▶ _WHAT THE EXERCISE ASKS_
Beginning with the line containing "What distance is" and ending with the last line, repeat the records exactly.

-- START OF GIVEN INFORMATION --

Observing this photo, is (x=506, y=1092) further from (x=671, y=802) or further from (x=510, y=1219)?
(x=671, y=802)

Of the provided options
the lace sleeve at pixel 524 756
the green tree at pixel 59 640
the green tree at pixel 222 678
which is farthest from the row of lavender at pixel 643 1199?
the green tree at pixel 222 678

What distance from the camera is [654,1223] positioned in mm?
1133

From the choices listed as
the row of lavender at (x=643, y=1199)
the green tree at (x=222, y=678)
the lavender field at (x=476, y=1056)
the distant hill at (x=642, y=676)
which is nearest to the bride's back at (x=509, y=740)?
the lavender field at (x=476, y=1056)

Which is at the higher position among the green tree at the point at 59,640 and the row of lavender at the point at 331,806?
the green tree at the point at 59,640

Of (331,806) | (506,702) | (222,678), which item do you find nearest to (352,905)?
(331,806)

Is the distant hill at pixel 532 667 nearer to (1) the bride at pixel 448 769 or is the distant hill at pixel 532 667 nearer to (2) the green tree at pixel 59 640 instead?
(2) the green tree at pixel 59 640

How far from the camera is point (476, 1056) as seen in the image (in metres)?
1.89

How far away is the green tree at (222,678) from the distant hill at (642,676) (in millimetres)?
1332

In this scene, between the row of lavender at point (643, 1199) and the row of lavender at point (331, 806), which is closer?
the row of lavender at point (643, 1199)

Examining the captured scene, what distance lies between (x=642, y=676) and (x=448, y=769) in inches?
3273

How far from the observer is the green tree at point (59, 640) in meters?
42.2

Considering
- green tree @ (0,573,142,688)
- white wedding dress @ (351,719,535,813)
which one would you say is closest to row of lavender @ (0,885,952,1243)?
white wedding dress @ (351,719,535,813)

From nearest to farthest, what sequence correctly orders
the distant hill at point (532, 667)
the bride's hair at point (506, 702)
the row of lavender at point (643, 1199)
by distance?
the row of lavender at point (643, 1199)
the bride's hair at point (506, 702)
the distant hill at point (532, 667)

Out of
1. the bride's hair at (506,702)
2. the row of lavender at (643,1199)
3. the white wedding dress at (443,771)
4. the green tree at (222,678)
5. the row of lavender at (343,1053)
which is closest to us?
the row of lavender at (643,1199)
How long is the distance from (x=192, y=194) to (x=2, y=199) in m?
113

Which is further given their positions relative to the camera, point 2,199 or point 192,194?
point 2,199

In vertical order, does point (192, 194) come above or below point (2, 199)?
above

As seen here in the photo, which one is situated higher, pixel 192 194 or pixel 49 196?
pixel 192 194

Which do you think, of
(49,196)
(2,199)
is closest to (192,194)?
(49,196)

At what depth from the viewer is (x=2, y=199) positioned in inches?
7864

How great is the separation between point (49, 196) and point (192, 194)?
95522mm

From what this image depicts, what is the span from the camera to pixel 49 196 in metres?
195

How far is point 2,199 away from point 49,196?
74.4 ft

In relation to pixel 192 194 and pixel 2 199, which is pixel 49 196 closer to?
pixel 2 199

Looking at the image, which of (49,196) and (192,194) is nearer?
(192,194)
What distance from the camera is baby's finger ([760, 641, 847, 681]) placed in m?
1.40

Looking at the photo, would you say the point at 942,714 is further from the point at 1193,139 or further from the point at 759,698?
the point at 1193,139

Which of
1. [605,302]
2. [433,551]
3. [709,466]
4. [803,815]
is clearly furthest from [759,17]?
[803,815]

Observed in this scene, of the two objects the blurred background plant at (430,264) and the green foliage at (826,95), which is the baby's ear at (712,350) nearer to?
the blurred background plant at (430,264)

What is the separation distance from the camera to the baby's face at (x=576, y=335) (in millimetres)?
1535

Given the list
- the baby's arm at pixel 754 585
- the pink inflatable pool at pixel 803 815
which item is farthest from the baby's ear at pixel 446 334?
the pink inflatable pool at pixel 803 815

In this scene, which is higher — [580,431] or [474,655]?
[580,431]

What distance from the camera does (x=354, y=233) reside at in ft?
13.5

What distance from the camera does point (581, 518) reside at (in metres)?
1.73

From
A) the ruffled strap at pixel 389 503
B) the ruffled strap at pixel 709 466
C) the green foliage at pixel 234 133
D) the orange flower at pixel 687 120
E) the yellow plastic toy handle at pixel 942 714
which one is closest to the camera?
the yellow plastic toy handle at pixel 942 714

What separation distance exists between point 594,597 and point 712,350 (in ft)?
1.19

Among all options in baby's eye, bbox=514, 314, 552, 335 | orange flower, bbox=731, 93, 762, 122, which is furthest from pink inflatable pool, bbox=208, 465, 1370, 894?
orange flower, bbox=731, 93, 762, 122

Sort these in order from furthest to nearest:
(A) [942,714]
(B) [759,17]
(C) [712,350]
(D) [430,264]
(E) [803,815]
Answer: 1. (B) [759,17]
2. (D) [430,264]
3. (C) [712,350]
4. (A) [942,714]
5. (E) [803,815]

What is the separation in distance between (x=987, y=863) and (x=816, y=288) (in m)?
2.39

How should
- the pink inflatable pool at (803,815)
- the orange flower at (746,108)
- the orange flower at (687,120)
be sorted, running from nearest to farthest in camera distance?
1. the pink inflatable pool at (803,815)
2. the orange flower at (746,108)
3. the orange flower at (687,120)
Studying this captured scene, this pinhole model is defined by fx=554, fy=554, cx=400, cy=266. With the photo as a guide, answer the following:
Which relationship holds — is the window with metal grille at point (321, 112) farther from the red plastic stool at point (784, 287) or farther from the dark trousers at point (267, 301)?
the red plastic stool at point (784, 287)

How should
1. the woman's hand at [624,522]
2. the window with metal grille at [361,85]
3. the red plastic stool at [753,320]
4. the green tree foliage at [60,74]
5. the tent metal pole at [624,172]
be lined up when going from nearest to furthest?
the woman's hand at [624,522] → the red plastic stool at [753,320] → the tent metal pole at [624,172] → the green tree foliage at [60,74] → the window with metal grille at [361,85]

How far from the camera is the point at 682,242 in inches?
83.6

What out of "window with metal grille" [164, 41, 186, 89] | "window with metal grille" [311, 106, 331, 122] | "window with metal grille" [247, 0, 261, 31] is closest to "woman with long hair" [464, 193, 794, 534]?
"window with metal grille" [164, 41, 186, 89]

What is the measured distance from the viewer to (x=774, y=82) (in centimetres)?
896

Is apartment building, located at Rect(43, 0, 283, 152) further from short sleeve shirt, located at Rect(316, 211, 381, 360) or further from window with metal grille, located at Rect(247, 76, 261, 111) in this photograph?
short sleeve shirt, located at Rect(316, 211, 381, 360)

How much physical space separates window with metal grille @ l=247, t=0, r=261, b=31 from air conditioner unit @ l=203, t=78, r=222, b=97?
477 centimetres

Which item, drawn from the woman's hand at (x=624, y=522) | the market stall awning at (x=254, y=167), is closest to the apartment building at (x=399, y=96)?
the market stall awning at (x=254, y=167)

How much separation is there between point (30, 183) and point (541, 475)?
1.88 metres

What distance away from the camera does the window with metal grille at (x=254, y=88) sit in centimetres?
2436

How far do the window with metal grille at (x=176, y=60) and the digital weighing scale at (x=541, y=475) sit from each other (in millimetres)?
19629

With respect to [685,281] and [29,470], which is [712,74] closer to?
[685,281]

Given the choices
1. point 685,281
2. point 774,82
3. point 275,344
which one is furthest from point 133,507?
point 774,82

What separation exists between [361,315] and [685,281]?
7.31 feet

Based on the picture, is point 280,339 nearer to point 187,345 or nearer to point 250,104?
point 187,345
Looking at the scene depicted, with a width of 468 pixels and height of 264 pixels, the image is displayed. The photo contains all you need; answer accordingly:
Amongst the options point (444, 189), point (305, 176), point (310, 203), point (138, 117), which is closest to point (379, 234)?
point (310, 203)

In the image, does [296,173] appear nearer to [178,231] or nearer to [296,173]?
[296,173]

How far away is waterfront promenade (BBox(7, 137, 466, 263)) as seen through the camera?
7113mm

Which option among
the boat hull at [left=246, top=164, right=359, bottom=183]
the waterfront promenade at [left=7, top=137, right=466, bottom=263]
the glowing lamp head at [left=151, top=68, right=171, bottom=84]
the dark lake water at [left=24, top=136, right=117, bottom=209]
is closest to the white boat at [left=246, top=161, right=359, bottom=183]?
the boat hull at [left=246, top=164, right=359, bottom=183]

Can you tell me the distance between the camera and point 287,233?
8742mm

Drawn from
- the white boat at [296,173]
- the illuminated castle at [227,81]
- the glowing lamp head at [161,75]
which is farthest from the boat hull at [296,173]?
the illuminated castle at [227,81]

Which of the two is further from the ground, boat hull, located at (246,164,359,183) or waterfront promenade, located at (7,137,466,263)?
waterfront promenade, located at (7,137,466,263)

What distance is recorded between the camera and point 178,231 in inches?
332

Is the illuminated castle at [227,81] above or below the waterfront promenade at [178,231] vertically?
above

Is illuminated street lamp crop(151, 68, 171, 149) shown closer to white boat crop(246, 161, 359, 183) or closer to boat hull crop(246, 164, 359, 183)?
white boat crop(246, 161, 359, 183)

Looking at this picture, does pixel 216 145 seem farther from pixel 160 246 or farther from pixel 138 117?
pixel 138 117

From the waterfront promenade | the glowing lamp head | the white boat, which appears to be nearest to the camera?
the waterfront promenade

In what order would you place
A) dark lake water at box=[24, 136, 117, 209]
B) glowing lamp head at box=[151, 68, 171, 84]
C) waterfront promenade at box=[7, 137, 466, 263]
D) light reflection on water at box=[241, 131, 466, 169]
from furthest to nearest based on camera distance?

-- END OF GIVEN INFORMATION --

▶ _RESPONSE FOR THIS EXERCISE_
What distance is recorded between the camera and point 178,231 in inches?
332

Is the illuminated castle at [227,81] above or below the waterfront promenade at [178,231] vertically?
above

Is illuminated street lamp crop(151, 68, 171, 149) shown closer to white boat crop(246, 161, 359, 183) or closer to boat hull crop(246, 164, 359, 183)?
white boat crop(246, 161, 359, 183)

Looking at this picture, does pixel 216 145 seem farther from pixel 160 246 or farther from pixel 138 117?
pixel 138 117

From the waterfront promenade | the glowing lamp head | the white boat, which appears to be nearest to the camera?
the waterfront promenade

In what order would you place
A) dark lake water at box=[24, 136, 117, 209]
B) glowing lamp head at box=[151, 68, 171, 84]
C) waterfront promenade at box=[7, 137, 466, 263]
D) light reflection on water at box=[241, 131, 466, 169]
from furthest to nearest based on camera distance?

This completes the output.